Insgesamt 23Ministerien können sich in seine Arbeit einmischen und von ihm Auskunft verlangen, darunter das Ministerium für Bewässerung oder das für »Umwelt und Lokalverwaltung«. Ein syrischer Gouverneur hat, wenn er seine Arbeit denn ernst nimmt, alle Hände voll zu tun, wobei ihm zwischen sechs und zehn Landräte sowie ein Provinzrat zur Seite stehen, dessen Mitglieder er zu einem Viertel selbst ernennen kann. Ihm unterstehen zwar die örtlichen Polizeikräfte, aber Militär, Geheim- und Sicherheitsdienste nehmen von ihm keine Weisungen entgegen, obwohl sie in seinem Herrschaftsbereich überaus aktiv sind: Schließlich gilt seit 1963 in Syrien ein Notstandsrecht, welches das Regime mit der Bedrohung durch Terrorismus und dem fortbestehenden Kriegszustand mit Israel begründete.

Faisal Kalthoum war– übrigens nicht nur für syrische Verhältnisse– ein ausgewiesener Experte, was seine Kompetenzen als Gouverneur der Provinz Deraa anbelangt.
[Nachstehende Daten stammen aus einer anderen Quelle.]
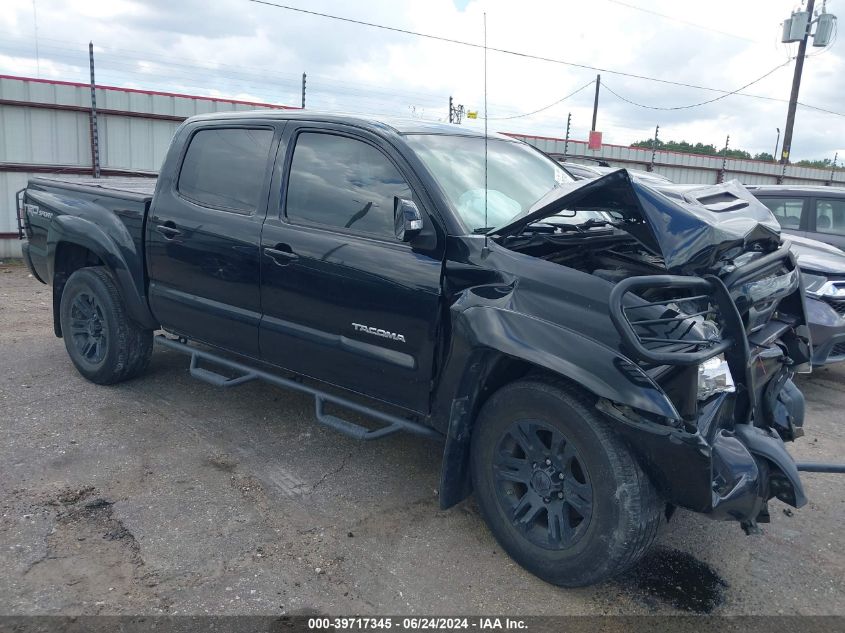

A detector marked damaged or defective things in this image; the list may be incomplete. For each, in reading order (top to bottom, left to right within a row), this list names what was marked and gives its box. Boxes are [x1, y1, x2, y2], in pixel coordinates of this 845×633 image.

crumpled hood [492, 169, 780, 272]
crumpled hood [784, 232, 844, 272]
crashed front end [498, 172, 816, 528]
damaged front bumper [600, 247, 812, 528]
broken headlight [696, 356, 736, 400]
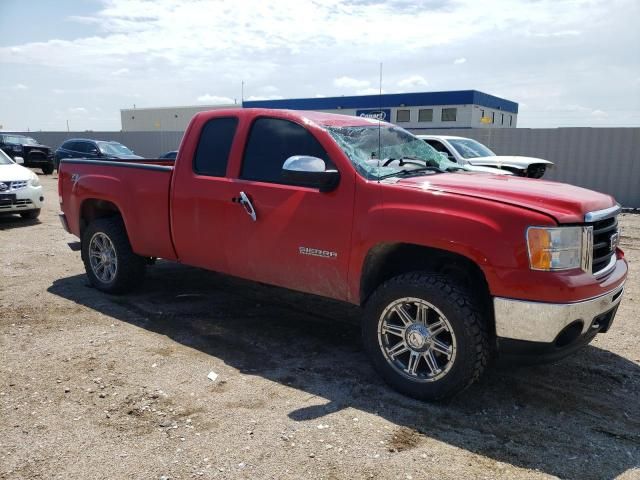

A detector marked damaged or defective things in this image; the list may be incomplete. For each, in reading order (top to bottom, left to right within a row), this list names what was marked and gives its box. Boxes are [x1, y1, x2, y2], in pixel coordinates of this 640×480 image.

cracked windshield [328, 124, 458, 180]
damaged vehicle [418, 135, 552, 178]
damaged vehicle [57, 109, 628, 402]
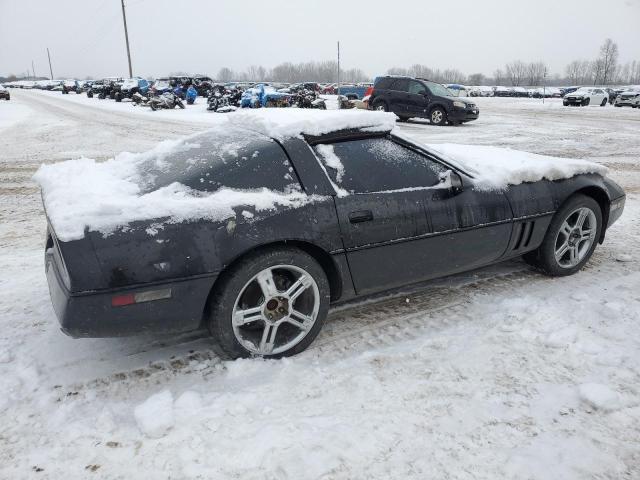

Schließlich hatte der ehemalige Professor für Verfassungsrecht an der juristischen Fakultät der Universität von Damaskus seinen Doktorgrad in Frankreich erlangt: 1987 an der Universität Montpellier1 mit einer Arbeit zum »Vergleich der Organisation des Parlaments in Syrien und Algerien«. Ende Dezember2005 trat Kalthoum erstmals in den internationalen Medien in Erscheinung: Als Vorsitzender des Parlamentsausschusses für Recht und Verfassung äußerte er sich zu den Vorwürfen gegen das syrische Regime im Zusammenhang mit dem Attentat auf den libanesischen Ex-Ministerpräsidenten Rafiq Hariri. Kalthoum bezichtigte den im Exil lebenden syrischen Vizepräsidenten Abdelhalim Khaddam des Hochverrats, weil dieser Präsident Assad persönlich in einem TV-Interview verdächtigt hatte, Drahtzieher des Mordanschlags zu sein. Die Behauptung, Assad habe Hariri wenige Monate vor dessen Ermordung explizit gedroht, ihn zu vernichten, sei ein Angriff auf Syriens nationale Sicherheit, so erklärte Professor Kalthoum. Weshalb der Tatbestand des Hochverrats gegeben sei und das syrische Parlament das Justizministerium nun aufgefordert habe, den Fall zur Anklage zu bringen.